In this case, the idea of popularity is determined by the frequency/amount of resharing of Facebook posts. The paper first outlined current challenges with predicting viral cascades. The foremost challenge is the lack of knowledge regarding the complete network structure that the information travels through. The reason for this lack of knowledge has to do with the fact that most networks are just “inferred” networks, and so most networks are difficult to obtain or “noisy” in terms of the data acquired to model the network structure. However, SansNet is able to bypass these issues by modeling viral cascades without considering the network structure at all. Instead, SansNet focuses on modeling the behavior as a time series, focusing only on what stage in evolution a post is in. In other words, SansNet doesn’t attempt to predict how large a cascade will grow, but rather just whether or not it will become viral. I believe an adequate analog to our class content would be information cascades. Clearly, the virality of Facebook posts is essentially the result of an information cascade. SansNet determining only whether a cascade will go viral is similar to determining whether a certain information cascade will lead to an incorrect cascade or not. It analyzes a certain property of the cascade without fully delving into the details of the probabilities that certain individuals in the network succumb to the information cascade.

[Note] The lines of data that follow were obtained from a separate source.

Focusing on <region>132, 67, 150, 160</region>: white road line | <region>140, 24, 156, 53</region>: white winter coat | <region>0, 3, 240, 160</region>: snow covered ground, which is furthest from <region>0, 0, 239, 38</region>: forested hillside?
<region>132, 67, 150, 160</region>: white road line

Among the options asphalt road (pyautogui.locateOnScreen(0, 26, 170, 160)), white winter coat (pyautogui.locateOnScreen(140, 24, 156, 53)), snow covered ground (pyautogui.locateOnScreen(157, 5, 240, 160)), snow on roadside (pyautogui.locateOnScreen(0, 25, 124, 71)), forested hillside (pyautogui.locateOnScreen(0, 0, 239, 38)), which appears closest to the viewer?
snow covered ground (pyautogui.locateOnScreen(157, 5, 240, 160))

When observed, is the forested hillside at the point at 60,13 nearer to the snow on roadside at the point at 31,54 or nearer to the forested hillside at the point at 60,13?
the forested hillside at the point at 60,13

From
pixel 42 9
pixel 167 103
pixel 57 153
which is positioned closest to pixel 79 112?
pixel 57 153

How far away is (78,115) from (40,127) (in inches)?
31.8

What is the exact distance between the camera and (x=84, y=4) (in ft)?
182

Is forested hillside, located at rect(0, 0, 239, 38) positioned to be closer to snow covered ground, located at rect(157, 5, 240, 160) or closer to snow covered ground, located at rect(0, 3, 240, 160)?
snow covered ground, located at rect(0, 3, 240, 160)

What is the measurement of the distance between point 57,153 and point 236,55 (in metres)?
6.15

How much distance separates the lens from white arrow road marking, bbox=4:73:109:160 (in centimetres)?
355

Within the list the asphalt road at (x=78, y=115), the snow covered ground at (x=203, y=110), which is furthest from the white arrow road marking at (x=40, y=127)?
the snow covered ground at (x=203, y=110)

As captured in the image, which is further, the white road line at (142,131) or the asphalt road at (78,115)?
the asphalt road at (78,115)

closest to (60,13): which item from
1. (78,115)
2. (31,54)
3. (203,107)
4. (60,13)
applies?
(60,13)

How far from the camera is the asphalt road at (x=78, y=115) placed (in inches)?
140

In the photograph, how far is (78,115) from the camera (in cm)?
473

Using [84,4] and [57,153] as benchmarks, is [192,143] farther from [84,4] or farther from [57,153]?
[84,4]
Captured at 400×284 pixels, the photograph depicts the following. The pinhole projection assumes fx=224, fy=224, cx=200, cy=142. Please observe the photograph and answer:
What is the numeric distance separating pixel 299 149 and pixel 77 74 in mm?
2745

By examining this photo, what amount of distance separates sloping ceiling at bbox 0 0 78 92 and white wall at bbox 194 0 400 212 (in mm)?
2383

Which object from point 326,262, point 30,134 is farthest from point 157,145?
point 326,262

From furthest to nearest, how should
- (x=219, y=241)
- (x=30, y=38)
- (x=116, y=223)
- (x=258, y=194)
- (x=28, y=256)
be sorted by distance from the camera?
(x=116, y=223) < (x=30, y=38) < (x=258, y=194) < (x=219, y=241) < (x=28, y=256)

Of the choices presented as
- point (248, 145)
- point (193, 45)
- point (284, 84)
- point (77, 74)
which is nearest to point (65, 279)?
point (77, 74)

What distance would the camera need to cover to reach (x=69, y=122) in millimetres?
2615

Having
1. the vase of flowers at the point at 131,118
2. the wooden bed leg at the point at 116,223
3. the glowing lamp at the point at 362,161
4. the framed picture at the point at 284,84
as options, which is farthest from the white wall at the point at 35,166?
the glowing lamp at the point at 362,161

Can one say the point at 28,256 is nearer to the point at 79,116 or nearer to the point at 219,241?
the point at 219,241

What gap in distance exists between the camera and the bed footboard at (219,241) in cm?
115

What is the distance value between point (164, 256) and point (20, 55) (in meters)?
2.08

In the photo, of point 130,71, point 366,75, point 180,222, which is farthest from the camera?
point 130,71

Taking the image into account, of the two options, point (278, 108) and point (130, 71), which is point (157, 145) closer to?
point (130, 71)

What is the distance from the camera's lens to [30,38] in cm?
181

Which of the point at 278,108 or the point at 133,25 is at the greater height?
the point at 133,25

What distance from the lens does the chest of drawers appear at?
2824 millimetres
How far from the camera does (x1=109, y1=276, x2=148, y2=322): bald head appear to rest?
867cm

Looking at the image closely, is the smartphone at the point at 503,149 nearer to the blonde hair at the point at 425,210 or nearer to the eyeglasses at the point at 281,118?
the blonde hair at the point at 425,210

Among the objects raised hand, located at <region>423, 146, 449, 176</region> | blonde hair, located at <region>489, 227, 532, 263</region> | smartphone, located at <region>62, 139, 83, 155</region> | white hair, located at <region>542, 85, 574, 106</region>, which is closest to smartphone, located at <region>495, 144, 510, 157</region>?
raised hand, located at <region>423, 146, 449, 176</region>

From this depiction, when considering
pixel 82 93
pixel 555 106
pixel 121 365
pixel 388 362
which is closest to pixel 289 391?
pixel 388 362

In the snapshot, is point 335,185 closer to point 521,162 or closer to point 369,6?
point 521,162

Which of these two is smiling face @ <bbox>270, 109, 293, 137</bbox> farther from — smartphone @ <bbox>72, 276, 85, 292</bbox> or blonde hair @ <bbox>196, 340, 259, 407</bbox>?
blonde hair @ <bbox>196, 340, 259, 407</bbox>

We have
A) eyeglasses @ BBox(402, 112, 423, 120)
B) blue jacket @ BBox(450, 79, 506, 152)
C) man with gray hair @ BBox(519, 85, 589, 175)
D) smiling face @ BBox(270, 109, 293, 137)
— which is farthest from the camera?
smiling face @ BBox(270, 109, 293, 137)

SansNet’s criteria for virality is crossing a certain relative size threshold. It determines this by using a survival model with a random variable that represents the time to event and a survival function that represents the probability that a cascade will not encounter an event until a certain time. The actual math behind this survival model is fairly complicated and at most times was too complex for me to comprehend, but the results and conclusions in the paper are still valuable and insightful. Specifically, the paper did conclude that SansNet performed better than all current alternative methods of virality detection in terms of F-measure, which is the harmonic mean of precision and recall of the models. Ultimately, the paper concludes that SansNet’s network agnostic approach to virality detection is superior to current methods of virality detection, especially in relatively younger cascades. I feel that this paper was a great extension of our class material regarding information cascades. While most of the cascades we studied/modeled were very small in scale (often small groups of students), this paper outlined the study of an information cascade in a network that consisted of hundreds of thousands of individuals (they used a data set of 250,000 photos/videos). I also believe that the paper’s study also related to our study in class of the Rich-get-richer phenomena. While the paper never directly mentioned it, I would assume that since they were studying Facebook posts and photos, it is likely that much of their data that went viral did so due to the rich-get-richer phenomena. It is interesting to see a model that is able to predict how this phenomena is able to actually affect a large-scale network. Our class material did consider the case of video virality as it relates to the rich-get-richer phenomena hypothetically (using power-law distribution), but it was interesting to see an actual example of it in real life.
In general, it was interesting to see how information cascades (and possibly the rich-get-richer phenomena) apply to the real world and how we can use our knowledge of information cascades to make predictions about how a real network will evolve over time. Knowledge like this can be very powerful when it comes to controlling the information that is passed throughout a network (in this case, those networks would be social media platforms). Therefore studying the related effects is crucial for interpreting the information we obtain through social media.